begin

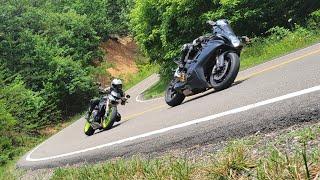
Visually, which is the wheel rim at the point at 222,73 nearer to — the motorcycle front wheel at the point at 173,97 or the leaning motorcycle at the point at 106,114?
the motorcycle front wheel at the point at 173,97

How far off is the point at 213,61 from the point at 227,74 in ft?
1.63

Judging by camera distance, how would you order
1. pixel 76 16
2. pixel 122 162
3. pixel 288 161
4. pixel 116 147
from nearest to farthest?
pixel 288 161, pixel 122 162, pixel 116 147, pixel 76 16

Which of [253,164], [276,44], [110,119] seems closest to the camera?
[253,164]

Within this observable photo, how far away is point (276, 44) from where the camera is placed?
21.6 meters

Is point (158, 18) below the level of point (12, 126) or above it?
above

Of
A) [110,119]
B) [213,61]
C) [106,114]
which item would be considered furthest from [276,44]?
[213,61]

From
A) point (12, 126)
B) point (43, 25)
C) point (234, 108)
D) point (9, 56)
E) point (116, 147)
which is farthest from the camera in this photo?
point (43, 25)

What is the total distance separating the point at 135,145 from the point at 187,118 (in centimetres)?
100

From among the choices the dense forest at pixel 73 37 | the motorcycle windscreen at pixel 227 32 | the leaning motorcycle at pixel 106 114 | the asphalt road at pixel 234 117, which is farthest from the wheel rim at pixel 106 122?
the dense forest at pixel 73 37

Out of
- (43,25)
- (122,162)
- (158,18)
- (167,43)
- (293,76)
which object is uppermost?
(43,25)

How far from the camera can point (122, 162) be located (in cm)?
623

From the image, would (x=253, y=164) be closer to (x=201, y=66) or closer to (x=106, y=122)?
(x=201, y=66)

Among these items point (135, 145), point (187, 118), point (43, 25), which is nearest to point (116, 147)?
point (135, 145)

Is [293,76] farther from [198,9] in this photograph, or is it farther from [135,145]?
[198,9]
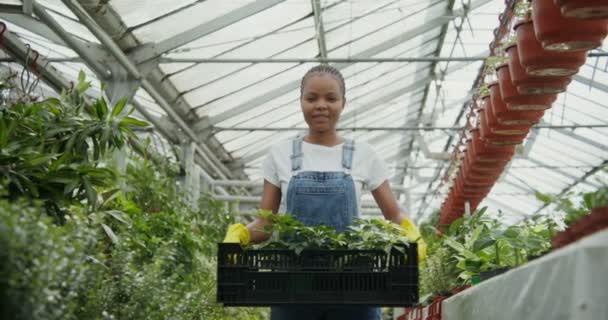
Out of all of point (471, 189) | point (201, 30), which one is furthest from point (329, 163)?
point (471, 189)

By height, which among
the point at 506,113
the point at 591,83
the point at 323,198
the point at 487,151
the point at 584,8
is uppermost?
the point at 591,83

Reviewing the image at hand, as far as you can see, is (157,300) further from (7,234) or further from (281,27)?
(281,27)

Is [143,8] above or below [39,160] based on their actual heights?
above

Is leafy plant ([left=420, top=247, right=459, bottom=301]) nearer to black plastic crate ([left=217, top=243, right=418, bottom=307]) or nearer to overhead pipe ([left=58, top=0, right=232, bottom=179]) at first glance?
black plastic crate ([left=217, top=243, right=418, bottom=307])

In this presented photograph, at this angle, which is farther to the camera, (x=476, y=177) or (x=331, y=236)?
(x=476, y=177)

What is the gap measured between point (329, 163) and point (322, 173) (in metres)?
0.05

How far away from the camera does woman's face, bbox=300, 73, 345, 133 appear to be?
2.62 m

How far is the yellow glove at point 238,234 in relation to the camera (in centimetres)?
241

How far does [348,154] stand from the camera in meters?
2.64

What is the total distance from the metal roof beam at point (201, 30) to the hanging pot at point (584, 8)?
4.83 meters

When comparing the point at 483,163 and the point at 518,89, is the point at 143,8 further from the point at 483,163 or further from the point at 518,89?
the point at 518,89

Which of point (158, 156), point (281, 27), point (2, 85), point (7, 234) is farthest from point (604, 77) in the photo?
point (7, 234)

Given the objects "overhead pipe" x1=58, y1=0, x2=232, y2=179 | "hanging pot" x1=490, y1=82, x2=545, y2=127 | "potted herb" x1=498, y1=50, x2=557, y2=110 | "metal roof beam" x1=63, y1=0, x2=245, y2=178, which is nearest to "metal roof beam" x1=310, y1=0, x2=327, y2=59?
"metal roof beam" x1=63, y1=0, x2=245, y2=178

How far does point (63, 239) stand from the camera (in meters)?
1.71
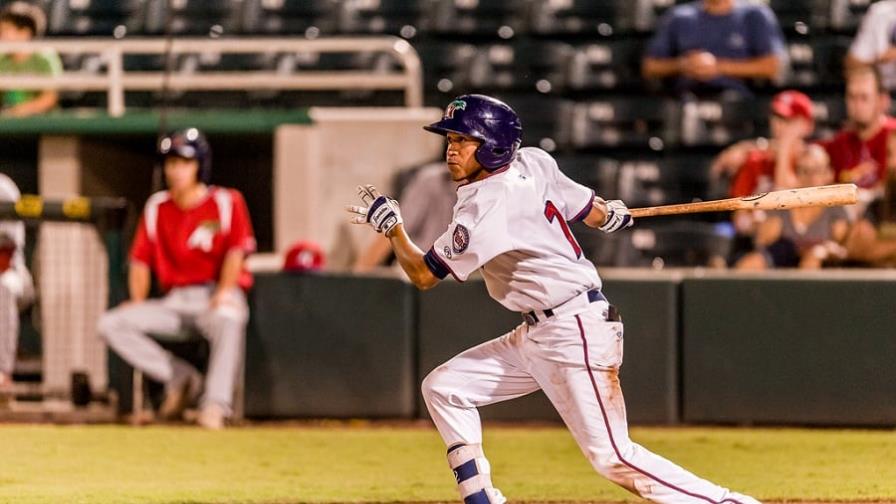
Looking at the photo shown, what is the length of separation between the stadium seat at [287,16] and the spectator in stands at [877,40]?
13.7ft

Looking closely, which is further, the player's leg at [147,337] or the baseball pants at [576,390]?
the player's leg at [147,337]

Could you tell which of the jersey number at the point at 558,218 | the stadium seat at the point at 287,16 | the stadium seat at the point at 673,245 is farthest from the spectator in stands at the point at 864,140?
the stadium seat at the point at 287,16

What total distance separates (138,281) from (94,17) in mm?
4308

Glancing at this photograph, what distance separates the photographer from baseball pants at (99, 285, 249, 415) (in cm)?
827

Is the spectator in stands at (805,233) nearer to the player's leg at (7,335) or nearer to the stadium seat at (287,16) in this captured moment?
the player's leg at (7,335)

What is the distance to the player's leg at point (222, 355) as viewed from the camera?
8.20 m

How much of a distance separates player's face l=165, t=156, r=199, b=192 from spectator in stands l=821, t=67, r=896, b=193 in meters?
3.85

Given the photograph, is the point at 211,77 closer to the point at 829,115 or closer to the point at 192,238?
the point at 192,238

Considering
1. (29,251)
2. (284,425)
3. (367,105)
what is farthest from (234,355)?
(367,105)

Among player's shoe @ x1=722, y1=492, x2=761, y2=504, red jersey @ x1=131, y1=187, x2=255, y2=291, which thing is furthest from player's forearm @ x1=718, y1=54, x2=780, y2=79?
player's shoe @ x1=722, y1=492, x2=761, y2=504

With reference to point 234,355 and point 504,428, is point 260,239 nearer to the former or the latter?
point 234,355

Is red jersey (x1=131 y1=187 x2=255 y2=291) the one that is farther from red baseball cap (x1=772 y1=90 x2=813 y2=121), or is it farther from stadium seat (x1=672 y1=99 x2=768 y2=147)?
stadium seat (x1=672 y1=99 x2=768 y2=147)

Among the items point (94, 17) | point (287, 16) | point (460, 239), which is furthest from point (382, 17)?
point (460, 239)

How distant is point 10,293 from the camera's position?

end

WHAT THE TASK ASKS: Set down the lines of the listing exactly as they appear, from the line with "How far does [348,154]" to the line with "4.83 meters", including both of those lines.

ANSWER FOR THE TASK:
How far does [348,154] stand from the camera in meters?
2.64

What is the total distance from the metal roof beam at point (201, 30) to the hanging pot at point (584, 8)?
4.83 meters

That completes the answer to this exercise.